Exercise brief
For the string "trap", find every matching line in the records and copy it.

Information
════

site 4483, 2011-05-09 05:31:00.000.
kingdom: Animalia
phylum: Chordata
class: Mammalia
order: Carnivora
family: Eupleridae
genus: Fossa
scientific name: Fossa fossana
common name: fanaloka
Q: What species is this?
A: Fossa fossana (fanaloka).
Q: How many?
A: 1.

════

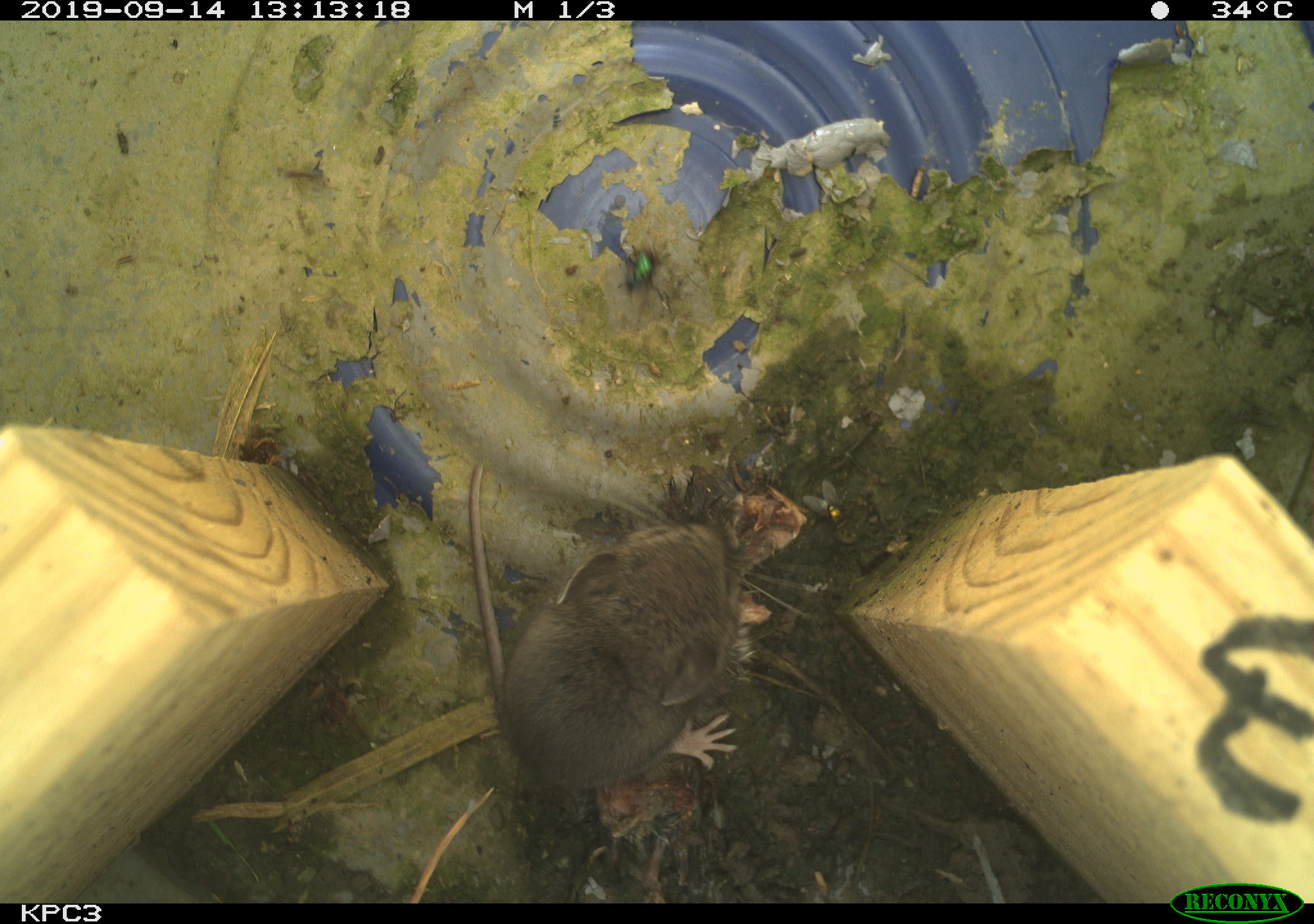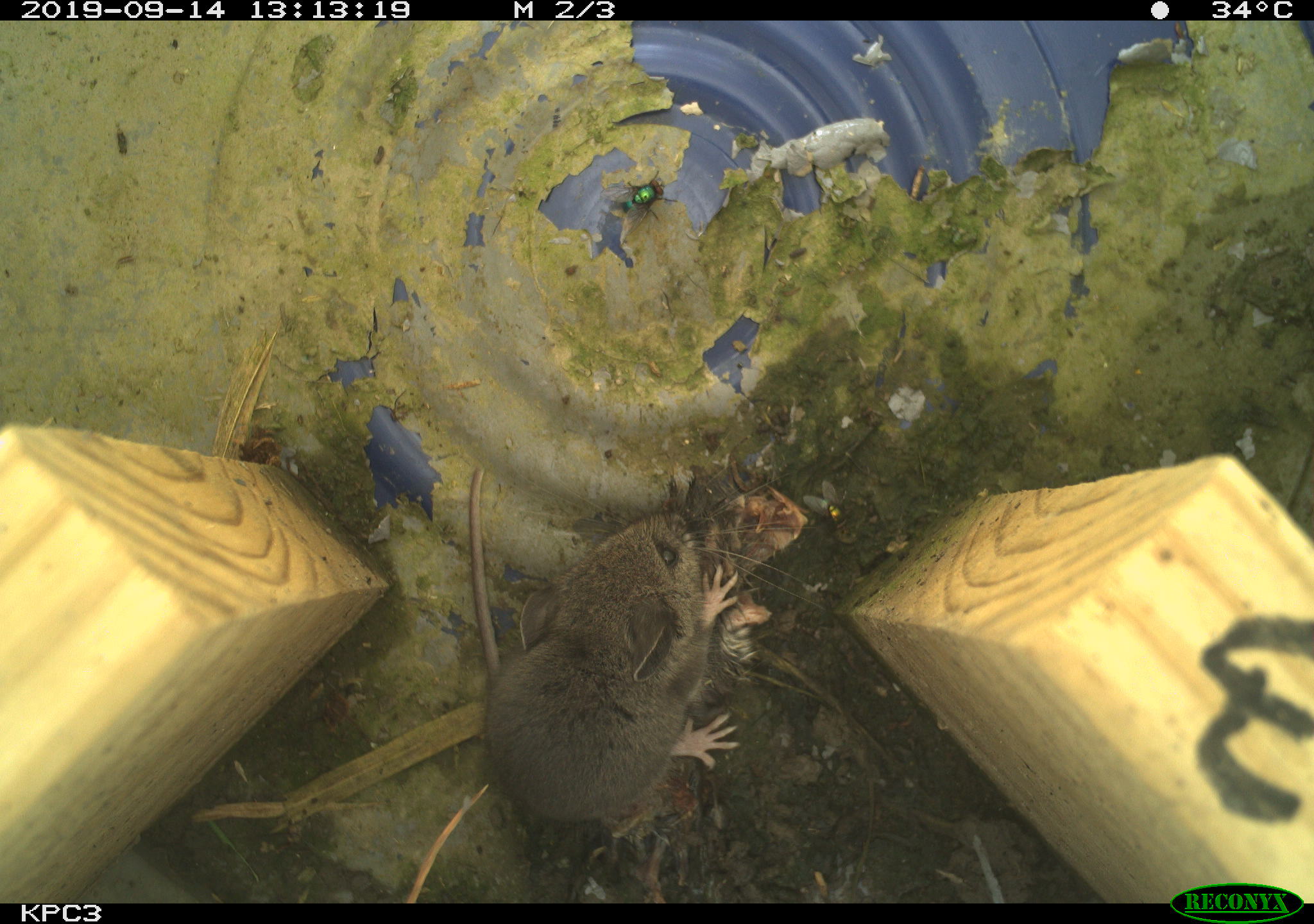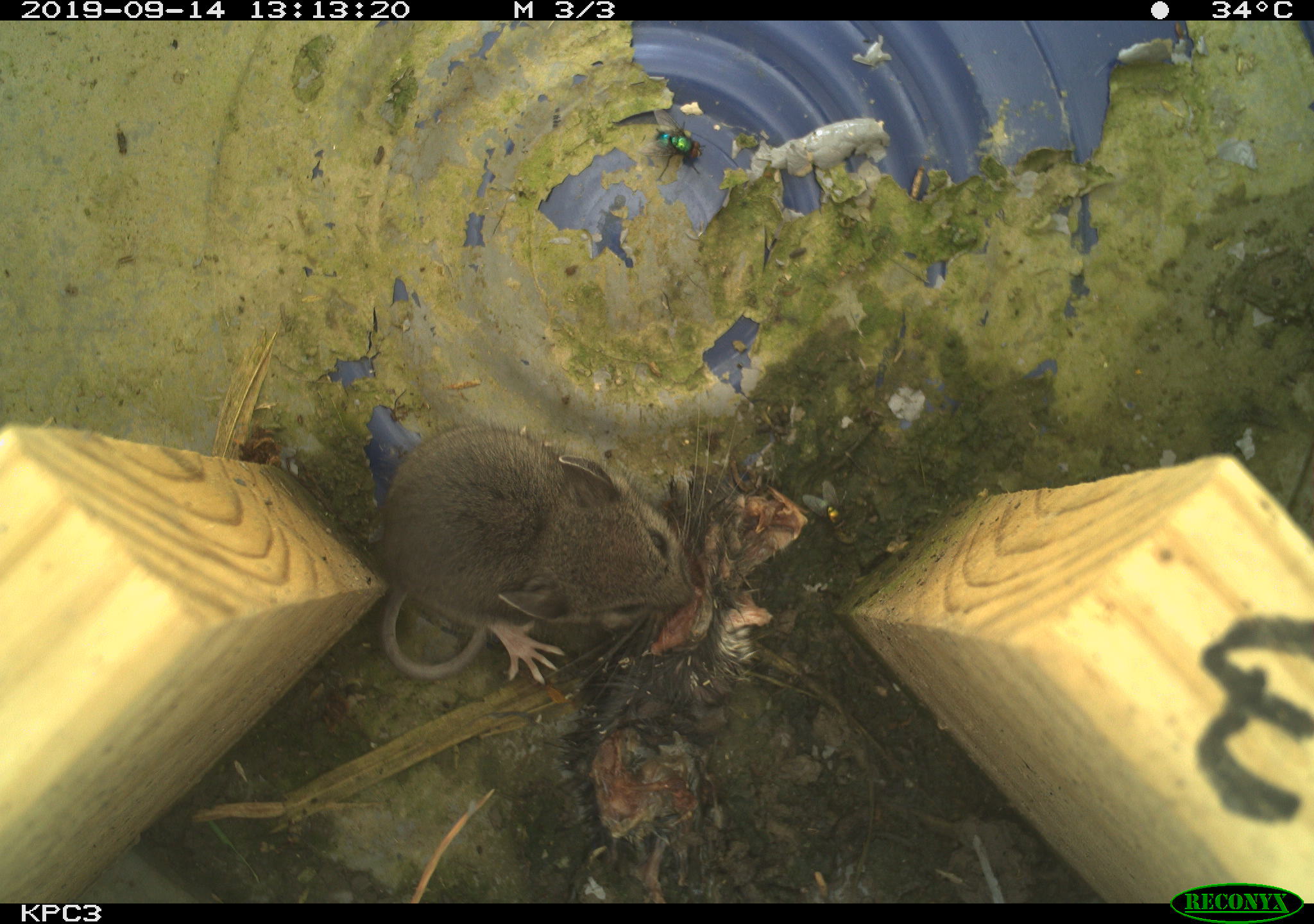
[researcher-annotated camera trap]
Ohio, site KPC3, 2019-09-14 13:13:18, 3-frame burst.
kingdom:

════

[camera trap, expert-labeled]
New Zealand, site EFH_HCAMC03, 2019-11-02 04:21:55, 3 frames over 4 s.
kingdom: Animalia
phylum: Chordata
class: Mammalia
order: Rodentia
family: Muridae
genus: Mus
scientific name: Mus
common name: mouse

════

Exercise result
[researcher-annotated camera trap]
[camera trap, expert-labeled]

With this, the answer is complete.